Collected data:

********

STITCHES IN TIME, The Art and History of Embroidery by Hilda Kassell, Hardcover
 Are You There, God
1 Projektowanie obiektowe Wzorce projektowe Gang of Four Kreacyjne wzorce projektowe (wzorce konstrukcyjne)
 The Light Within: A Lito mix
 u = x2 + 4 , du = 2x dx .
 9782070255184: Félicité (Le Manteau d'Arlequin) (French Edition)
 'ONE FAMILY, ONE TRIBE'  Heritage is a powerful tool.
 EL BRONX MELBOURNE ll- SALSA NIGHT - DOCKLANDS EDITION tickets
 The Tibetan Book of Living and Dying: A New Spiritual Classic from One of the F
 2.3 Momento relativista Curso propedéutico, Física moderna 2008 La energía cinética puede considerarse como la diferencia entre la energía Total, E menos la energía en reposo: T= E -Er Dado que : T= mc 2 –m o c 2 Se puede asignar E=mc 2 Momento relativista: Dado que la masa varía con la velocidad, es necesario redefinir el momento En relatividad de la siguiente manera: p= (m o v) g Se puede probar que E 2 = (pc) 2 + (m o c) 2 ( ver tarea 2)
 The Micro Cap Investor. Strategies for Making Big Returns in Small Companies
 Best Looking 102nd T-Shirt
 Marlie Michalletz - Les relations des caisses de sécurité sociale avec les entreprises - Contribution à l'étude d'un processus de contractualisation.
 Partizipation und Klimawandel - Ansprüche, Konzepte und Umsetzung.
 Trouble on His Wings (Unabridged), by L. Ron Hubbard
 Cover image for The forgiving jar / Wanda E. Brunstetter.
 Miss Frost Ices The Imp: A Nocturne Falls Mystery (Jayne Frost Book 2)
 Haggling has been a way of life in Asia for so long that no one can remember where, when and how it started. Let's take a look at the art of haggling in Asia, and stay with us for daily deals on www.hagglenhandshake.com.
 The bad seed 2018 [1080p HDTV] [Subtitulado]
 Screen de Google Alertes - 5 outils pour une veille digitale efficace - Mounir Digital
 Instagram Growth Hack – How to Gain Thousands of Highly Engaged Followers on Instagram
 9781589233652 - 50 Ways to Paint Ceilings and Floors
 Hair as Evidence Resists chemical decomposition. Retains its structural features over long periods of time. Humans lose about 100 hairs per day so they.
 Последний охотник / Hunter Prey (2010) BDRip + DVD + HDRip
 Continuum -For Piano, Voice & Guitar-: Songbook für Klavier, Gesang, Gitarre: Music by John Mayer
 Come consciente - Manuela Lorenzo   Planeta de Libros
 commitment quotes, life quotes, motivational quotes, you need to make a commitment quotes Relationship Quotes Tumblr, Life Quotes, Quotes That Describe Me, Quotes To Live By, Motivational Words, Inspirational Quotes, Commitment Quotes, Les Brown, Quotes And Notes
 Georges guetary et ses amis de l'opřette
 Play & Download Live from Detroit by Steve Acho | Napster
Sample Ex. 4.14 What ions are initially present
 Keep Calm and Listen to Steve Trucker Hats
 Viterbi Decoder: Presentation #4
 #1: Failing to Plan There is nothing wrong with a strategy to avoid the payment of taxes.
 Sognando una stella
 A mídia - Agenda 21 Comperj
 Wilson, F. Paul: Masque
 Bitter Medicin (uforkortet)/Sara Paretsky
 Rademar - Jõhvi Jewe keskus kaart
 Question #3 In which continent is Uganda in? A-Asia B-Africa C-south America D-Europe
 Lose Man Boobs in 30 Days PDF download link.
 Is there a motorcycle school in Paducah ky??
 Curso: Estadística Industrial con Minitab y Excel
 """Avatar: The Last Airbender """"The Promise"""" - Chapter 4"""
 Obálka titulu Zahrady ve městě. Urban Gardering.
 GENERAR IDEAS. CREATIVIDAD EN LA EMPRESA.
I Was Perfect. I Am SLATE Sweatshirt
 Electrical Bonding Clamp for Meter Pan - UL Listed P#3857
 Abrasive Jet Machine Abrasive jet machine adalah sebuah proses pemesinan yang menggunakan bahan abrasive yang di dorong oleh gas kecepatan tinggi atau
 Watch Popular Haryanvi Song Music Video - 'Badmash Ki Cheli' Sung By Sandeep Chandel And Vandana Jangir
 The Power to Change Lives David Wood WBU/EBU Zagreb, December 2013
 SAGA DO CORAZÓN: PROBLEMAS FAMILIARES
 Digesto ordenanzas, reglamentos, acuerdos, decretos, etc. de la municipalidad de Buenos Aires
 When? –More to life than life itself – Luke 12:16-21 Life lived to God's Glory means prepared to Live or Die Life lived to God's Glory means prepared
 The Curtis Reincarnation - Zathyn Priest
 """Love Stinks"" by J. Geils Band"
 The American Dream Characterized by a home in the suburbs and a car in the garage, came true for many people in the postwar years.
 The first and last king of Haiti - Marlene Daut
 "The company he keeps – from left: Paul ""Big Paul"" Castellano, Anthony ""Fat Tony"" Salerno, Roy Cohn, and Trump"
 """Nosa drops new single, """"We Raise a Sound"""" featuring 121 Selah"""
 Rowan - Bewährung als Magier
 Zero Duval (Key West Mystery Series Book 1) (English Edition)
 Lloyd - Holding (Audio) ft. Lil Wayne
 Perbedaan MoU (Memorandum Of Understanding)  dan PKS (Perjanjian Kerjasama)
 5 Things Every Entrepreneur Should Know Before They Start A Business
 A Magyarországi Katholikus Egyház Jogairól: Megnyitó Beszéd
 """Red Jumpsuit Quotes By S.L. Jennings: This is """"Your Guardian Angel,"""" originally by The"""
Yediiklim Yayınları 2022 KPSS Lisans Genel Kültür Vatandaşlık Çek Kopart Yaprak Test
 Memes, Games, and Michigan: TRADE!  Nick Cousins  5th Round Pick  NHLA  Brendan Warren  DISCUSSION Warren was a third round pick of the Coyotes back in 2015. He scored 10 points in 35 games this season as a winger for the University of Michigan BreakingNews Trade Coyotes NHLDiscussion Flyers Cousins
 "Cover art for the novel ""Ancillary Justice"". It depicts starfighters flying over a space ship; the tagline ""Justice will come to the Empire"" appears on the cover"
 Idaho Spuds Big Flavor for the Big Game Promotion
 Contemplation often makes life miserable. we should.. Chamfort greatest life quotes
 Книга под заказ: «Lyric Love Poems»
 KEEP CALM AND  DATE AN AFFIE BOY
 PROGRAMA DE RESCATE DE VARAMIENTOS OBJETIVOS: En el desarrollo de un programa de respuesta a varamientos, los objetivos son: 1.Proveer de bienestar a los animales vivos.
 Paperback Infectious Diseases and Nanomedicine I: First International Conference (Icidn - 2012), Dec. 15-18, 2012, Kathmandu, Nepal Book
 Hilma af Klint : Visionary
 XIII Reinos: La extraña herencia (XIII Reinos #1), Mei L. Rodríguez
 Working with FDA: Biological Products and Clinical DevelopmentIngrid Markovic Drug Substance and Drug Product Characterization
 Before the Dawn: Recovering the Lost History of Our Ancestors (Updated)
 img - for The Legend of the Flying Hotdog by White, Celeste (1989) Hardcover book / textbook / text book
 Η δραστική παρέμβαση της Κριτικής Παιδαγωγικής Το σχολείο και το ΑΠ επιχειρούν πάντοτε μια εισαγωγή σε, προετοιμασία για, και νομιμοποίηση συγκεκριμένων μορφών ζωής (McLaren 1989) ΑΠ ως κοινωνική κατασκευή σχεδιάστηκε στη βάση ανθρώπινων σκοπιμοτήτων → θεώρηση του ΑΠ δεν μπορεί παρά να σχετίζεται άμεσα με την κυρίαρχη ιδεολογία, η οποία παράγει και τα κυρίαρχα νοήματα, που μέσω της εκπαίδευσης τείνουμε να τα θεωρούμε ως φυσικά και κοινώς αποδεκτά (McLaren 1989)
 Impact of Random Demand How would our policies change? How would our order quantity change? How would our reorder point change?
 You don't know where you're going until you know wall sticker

********

Work item> Above are the entries. Quote exactly the lines from the one bearing "Electrical Bonding Clamp" through the one bearing "Watch Popular Haryanvi".

Solution for this task>
 Electrical Bonding Clamp for Meter Pan - UL Listed P#3857
 Abrasive Jet Machine Abrasive jet machine adalah sebuah proses pemesinan yang menggunakan bahan abrasive yang di dorong oleh gas kecepatan tinggi atau
 Watch Popular Haryanvi Song Music Video - 'Badmash Ki Cheli' Sung By Sandeep Chandel And Vandana Jangir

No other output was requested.